Given instruction A. According to the bug report below, what is the codepoint of the double-dagger character?

Selection.
###
Details
Description
In tracking down a bug with unicode characters in our app that uses Jetty, I discovered that if a client mis-encodes URL request parameter unicode characters with javascript escape(), the invalid encoding will throw no errors, but generate some very broken strings.
Here's an example:
http://server/path?invalid=data‡here
(although preview tells me that jira is mucking up the char, which is codepoint 8225, the double-dagger, or UTF-8: %E2%80%A1)
if the client goes off and generates this (say for use with JQuery), but uses escape() instead of encodeURIComponent(), the resultant string is:
http://server/path?invalid=data%u2021here
Java's URLDecoder handles this correctly with UTF-8:
URLDecoder.decode("http://server/path?invalid=data%u2021here", "UTF-8");
and throws the following:
Exception in thread "main" java.lang.IllegalArgumentException: URLDecoder: Illegal hex characters in escape (%) pattern - For input string: "u2"
org.mortbay.util.UrlEncoded.decodeTo(...,"UTF-8") appears to catch the invalid escape, and throw a NumberFormatException at line 653.
however, decodeUtf8To() does not catch this error, and produces the following string:
'd', 'a', 't', 'a', '\u0002', '2', '0', '2', '1'
It appears that this can be corrected by one of:
- switching HttpURI.decodeQueryTo() to only use the safer version of the decoder
- for the internal UTF-8 decoder add checks for only being [a-zA-Z0-9]
- for TypeUtil.convertHexDigit() to throw an IllegalArgumentException (or similar) for invalid hex characters
For our use, we'll probably use the first and run a locally-built patched copy for now.
My further question is the existence of the internal UTF-8 decoder. Is this for performance reasons? legacy? to get around the UnsupportedCharsetException?
the reason we have our own URI and UTF-8 handling is part legacy, part performance and part to avoid past bugs in the library.
I've followed your suggestion #3.
thanks
###
Recorded data.
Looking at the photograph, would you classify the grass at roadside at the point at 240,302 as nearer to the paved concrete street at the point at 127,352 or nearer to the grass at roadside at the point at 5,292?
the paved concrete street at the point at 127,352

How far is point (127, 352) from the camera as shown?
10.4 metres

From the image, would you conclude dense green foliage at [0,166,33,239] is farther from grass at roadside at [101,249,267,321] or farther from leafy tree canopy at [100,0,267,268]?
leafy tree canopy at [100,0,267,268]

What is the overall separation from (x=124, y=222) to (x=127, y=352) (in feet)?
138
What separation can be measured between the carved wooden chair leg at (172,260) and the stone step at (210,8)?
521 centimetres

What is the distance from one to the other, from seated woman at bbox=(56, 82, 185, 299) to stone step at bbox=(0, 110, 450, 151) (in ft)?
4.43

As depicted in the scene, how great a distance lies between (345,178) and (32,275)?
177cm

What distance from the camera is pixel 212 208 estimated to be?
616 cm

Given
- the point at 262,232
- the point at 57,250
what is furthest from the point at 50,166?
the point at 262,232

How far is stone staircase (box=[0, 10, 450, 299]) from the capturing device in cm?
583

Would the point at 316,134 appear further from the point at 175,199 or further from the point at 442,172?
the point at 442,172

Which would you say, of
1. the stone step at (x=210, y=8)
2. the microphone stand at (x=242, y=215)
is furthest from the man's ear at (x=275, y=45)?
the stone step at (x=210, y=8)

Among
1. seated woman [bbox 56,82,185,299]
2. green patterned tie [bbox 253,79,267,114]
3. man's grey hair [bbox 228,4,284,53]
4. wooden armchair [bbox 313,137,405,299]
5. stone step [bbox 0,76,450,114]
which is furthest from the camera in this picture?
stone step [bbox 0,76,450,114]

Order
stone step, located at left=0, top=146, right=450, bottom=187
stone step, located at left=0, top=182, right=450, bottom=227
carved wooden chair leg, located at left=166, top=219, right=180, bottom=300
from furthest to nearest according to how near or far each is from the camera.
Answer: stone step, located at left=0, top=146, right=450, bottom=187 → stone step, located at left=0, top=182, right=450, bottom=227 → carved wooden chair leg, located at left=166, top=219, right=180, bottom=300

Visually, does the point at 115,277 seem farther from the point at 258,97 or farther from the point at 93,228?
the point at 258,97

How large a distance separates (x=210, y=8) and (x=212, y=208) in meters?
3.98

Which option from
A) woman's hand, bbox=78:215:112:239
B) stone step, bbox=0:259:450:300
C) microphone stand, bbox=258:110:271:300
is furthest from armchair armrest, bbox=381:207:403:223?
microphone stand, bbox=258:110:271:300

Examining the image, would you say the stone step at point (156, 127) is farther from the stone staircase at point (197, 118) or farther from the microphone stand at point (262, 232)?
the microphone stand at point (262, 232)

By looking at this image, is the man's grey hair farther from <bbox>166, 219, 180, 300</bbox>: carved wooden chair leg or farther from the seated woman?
###
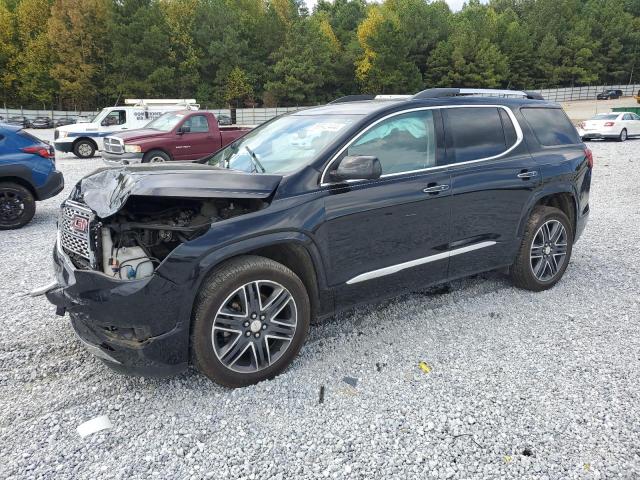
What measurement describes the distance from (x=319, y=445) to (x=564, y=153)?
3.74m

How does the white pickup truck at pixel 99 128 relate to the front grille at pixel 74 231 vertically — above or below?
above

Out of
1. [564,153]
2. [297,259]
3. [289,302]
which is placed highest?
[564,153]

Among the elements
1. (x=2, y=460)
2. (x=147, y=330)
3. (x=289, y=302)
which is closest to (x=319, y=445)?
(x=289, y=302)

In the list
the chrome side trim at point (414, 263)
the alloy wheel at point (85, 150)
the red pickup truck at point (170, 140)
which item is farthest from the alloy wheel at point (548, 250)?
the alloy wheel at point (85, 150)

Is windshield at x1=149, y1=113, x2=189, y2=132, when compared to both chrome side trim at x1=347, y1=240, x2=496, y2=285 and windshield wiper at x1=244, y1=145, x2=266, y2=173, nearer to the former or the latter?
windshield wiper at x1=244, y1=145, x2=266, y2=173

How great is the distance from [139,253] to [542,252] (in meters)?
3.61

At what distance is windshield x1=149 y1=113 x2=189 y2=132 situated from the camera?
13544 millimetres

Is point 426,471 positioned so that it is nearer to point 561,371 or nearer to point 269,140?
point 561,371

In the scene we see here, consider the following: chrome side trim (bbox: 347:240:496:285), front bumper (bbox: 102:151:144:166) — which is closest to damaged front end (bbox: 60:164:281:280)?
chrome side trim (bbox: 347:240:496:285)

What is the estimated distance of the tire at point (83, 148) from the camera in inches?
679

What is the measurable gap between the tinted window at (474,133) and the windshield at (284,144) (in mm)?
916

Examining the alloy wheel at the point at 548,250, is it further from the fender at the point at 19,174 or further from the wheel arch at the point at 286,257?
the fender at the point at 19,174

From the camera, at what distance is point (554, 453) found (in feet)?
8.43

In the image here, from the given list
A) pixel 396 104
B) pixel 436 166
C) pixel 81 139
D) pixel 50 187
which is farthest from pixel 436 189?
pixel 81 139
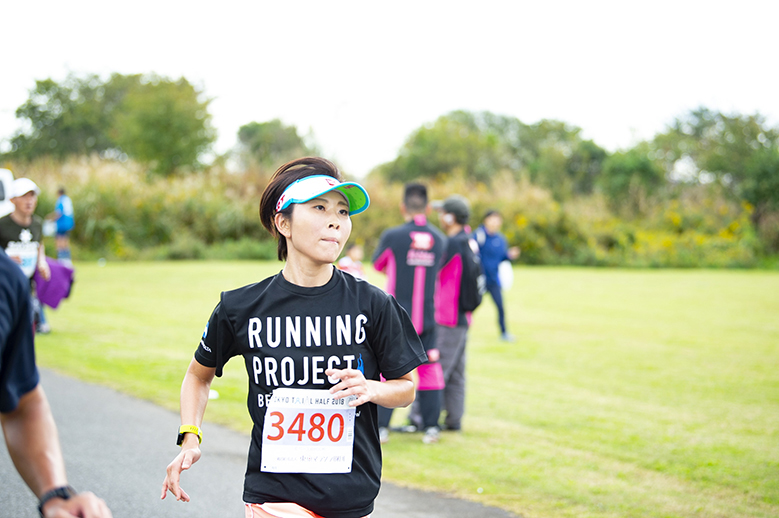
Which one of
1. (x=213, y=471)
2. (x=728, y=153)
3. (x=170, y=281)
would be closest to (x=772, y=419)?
###
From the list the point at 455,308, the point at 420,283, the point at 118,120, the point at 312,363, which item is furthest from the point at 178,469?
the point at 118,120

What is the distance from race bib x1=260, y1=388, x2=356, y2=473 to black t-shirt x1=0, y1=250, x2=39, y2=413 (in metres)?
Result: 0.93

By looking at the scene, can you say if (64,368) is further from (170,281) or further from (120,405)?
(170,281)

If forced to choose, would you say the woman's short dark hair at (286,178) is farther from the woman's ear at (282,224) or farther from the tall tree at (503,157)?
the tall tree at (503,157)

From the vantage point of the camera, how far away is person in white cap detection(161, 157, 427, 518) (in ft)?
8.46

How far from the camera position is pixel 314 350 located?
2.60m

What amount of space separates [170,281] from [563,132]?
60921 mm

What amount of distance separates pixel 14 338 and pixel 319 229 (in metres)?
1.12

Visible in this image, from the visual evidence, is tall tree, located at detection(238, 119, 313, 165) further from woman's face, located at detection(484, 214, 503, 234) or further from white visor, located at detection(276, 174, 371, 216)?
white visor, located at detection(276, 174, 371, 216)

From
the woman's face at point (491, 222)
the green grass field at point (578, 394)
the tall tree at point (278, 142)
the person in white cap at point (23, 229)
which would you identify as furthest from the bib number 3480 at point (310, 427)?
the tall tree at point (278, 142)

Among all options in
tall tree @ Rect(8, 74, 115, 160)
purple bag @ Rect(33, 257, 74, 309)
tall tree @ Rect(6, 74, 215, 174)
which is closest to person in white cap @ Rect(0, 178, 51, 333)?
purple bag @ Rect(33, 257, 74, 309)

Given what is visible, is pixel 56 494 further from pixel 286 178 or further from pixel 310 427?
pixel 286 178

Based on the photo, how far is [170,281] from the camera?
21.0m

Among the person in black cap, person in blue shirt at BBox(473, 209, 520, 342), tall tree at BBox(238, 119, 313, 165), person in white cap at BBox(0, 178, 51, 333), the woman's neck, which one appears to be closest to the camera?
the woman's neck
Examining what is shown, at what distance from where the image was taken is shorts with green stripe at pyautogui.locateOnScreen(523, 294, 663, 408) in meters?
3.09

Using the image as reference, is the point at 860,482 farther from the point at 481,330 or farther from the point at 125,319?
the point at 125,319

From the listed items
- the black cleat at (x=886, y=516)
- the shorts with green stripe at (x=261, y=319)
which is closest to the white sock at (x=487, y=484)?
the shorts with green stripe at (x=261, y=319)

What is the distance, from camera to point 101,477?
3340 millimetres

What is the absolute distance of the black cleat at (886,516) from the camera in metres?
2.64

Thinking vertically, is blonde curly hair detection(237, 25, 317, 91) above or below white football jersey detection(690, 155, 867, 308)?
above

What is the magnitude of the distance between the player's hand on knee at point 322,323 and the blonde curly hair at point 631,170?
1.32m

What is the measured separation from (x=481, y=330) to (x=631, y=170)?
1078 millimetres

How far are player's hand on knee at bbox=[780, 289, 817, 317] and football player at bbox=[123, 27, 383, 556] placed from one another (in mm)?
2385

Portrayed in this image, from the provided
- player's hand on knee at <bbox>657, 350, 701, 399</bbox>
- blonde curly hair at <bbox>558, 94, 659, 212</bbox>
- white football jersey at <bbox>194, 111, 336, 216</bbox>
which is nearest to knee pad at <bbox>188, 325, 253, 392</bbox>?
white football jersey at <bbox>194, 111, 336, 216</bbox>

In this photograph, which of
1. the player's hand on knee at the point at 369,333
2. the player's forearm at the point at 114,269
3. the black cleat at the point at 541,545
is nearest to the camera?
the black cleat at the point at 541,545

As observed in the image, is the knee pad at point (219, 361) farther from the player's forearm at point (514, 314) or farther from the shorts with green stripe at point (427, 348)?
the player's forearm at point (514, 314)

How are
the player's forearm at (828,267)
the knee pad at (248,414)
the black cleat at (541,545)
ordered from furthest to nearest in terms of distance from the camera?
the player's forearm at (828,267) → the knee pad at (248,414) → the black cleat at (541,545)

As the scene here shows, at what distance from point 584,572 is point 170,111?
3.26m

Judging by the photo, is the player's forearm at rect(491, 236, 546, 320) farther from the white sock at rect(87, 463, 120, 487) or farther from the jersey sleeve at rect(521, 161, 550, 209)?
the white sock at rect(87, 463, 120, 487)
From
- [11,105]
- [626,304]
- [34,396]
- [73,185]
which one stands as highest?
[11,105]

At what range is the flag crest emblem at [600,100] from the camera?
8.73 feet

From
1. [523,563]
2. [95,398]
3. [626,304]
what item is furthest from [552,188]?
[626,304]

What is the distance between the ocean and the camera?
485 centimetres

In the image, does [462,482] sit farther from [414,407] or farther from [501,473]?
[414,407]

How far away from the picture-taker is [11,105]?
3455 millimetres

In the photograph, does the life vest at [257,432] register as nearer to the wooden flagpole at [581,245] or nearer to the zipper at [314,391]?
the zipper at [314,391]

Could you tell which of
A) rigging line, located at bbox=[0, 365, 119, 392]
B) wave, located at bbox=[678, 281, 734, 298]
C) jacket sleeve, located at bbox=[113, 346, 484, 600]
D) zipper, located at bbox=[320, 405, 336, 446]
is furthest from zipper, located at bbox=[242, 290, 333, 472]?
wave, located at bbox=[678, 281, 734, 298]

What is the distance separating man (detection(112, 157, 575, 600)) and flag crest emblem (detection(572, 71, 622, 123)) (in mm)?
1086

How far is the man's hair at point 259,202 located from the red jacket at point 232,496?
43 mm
###
Given instruction B. Reproduce the lines of the records starting with the line containing "From the camera, at" and going on through the line containing "would be closest to (x=772, y=419)?", with both of those lines included. Leave the pictures out.

Worked solution A. 8225

Worked solution B.
From the camera, at what distance is point (554, 453) found (in feet)?
8.43

In the image here, from the given list
A) pixel 396 104
B) pixel 436 166
C) pixel 81 139
D) pixel 50 187
which is farthest from pixel 436 189?
pixel 81 139
Which one of
1. (x=213, y=471)
2. (x=728, y=153)
3. (x=170, y=281)
would be closest to (x=772, y=419)?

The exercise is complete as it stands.